### Activity
All of the records should be given again verbatim.

### Listed entries
---------------

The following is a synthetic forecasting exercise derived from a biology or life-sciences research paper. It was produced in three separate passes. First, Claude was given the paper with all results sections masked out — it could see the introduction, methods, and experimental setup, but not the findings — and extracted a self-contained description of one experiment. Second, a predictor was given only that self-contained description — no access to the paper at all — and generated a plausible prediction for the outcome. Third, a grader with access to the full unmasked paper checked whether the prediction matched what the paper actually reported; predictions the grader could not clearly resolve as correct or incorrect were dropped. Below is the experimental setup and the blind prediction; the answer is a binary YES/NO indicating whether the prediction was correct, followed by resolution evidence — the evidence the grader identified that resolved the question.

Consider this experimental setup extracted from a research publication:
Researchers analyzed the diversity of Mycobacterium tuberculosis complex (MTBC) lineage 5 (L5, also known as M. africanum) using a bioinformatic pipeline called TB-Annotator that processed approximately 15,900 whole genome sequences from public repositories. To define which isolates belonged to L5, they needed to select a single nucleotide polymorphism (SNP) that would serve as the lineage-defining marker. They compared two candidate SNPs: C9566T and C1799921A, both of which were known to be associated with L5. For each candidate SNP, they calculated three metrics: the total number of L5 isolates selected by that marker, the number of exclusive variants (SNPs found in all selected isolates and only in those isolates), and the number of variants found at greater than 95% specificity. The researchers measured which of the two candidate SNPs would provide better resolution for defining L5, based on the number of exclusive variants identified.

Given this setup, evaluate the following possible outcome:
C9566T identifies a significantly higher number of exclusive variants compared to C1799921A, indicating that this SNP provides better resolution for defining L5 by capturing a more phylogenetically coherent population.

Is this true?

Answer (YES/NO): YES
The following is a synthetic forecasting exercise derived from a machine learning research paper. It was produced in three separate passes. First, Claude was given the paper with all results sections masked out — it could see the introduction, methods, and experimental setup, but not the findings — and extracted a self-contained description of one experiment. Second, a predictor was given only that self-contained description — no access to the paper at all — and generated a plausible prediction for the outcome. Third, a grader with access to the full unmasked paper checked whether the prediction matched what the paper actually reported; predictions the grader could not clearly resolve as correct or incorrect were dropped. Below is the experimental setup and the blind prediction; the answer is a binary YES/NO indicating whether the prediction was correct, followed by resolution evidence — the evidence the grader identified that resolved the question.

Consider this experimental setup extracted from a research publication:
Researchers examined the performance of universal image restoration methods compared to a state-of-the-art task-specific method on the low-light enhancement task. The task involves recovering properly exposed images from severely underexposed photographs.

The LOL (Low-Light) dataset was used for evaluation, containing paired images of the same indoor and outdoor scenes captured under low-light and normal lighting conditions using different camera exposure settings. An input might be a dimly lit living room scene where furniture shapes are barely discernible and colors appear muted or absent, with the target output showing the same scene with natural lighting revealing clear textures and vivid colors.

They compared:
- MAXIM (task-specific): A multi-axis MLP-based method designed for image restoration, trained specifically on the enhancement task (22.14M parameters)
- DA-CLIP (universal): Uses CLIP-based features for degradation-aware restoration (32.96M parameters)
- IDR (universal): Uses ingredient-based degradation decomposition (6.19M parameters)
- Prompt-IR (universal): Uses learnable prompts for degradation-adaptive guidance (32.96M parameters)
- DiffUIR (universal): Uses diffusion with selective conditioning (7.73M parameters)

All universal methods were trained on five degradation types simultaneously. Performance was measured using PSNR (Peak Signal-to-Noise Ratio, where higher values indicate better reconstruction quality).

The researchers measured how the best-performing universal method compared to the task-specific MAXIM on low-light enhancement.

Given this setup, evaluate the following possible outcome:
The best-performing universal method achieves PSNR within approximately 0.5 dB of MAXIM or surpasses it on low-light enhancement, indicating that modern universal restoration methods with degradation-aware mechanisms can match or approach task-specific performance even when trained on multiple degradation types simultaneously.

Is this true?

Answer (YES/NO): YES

---------------

### Exercise solution
The following is a synthetic forecasting exercise derived from a biology or life-sciences research paper. It was produced in three separate passes. First, Claude was given the paper with all results sections masked out — it could see the introduction, methods, and experimental setup, but not the findings — and extracted a self-contained description of one experiment. Second, a predictor was given only that self-contained description — no access to the paper at all — and generated a plausible prediction for the outcome. Third, a grader with access to the full unmasked paper checked whether the prediction matched what the paper actually reported; predictions the grader could not clearly resolve as correct or incorrect were dropped. Below is the experimental setup and the blind prediction; the answer is a binary YES/NO indicating whether the prediction was correct, followed by resolution evidence — the evidence the grader identified that resolved the question.

Consider this experimental setup extracted from a research publication:
Researchers analyzed the diversity of Mycobacterium tuberculosis complex (MTBC) lineage 5 (L5, also known as M. africanum) using a bioinformatic pipeline called TB-Annotator that processed approximately 15,900 whole genome sequences from public repositories. To define which isolates belonged to L5, they needed to select a single nucleotide polymorphism (SNP) that would serve as the lineage-defining marker. They compared two candidate SNPs: C9566T and C1799921A, both of which were known to be associated with L5. For each candidate SNP, they calculated three metrics: the total number of L5 isolates selected by that marker, the number of exclusive variants (SNPs found in all selected isolates and only in those isolates), and the number of variants found at greater than 95% specificity. The researchers measured which of the two candidate SNPs would provide better resolution for defining L5, based on the number of exclusive variants identified.

Given this setup, evaluate the following possible outcome:
C9566T identifies a significantly higher number of exclusive variants compared to C1799921A, indicating that this SNP provides better resolution for defining L5 by capturing a more phylogenetically coherent population.

Is this true?

Answer (YES/NO): YES
The following is a synthetic forecasting exercise derived from a machine learning research paper. It was produced in three separate passes. First, Claude was given the paper with all results sections masked out — it could see the introduction, methods, and experimental setup, but not the findings — and extracted a self-contained description of one experiment. Second, a predictor was given only that self-contained description — no access to the paper at all — and generated a plausible prediction for the outcome. Third, a grader with access to the full unmasked paper checked whether the prediction matched what the paper actually reported; predictions the grader could not clearly resolve as correct or incorrect were dropped. Below is the experimental setup and the blind prediction; the answer is a binary YES/NO indicating whether the prediction was correct, followed by resolution evidence — the evidence the grader identified that resolved the question.

Consider this experimental setup extracted from a research publication:
Researchers examined the performance of universal image restoration methods compared to a state-of-the-art task-specific method on the low-light enhancement task. The task involves recovering properly exposed images from severely underexposed photographs.

The LOL (Low-Light) dataset was used for evaluation, containing paired images of the same indoor and outdoor scenes captured under low-light and normal lighting conditions using different camera exposure settings. An input might be a dimly lit living room scene where furniture shapes are barely discernible and colors appear muted or absent, with the target output showing the same scene with natural lighting revealing clear textures and vivid colors.

They compared:
- MAXIM (task-specific): A multi-axis MLP-based method designed for image restoration, trained specifically on the enhancement task (22.14M parameters)
- DA-CLIP (universal): Uses CLIP-based features for degradation-aware restoration (32.96M parameters)
- IDR (universal): Uses ingredient-based degradation decomposition (6.19M parameters)
- Prompt-IR (universal): Uses learnable prompts for degradation-adaptive guidance (32.96M parameters)
- DiffUIR (universal): Uses diffusion with selective conditioning (7.73M parameters)

All universal methods were trained on five degradation types simultaneously. Performance was measured using PSNR (Peak Signal-to-Noise Ratio, where higher values indicate better reconstruction quality).

The researchers measured how the best-performing universal method compared to the task-specific MAXIM on low-light enhancement.

Given this setup, evaluate the following possible outcome:
The best-performing universal method achieves PSNR within approximately 0.5 dB of MAXIM or surpasses it on low-light enhancement, indicating that modern universal restoration methods with degradation-aware mechanisms can match or approach task-specific performance even when trained on multiple degradation types simultaneously.

Is this true?

Answer (YES/NO): YES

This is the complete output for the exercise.